> **EXERCISE**
Find and copy each line of the listing below that has the word "Print" in it.

DATA TO USE START

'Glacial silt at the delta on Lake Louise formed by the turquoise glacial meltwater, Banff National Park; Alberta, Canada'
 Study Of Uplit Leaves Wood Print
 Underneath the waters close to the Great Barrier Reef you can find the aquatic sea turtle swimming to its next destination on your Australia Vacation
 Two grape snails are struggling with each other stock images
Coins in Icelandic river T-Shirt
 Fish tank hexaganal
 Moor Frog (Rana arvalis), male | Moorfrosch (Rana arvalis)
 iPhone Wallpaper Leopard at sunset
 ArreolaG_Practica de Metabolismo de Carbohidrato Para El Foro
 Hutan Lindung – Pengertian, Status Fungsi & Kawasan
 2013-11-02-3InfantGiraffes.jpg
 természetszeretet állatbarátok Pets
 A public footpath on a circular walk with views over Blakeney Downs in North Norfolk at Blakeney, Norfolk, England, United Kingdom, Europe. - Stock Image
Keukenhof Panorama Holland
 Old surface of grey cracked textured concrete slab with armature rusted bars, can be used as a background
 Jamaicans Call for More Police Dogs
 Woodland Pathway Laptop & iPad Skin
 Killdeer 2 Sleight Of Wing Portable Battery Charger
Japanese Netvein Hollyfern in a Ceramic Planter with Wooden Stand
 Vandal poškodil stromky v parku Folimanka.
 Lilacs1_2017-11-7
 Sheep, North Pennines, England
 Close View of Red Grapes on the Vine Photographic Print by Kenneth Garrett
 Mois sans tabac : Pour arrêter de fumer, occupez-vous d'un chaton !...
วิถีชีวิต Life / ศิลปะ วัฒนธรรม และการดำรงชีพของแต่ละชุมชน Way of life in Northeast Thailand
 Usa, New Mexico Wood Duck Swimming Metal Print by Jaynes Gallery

DATA TO USE END

> **RESPONSE**
 Study Of Uplit Leaves Wood Print
 Close View of Red Grapes on the Vine Photographic Print by Kenneth Garrett
 Usa, New Mexico Wood Duck Swimming Metal Print by Jaynes Gallery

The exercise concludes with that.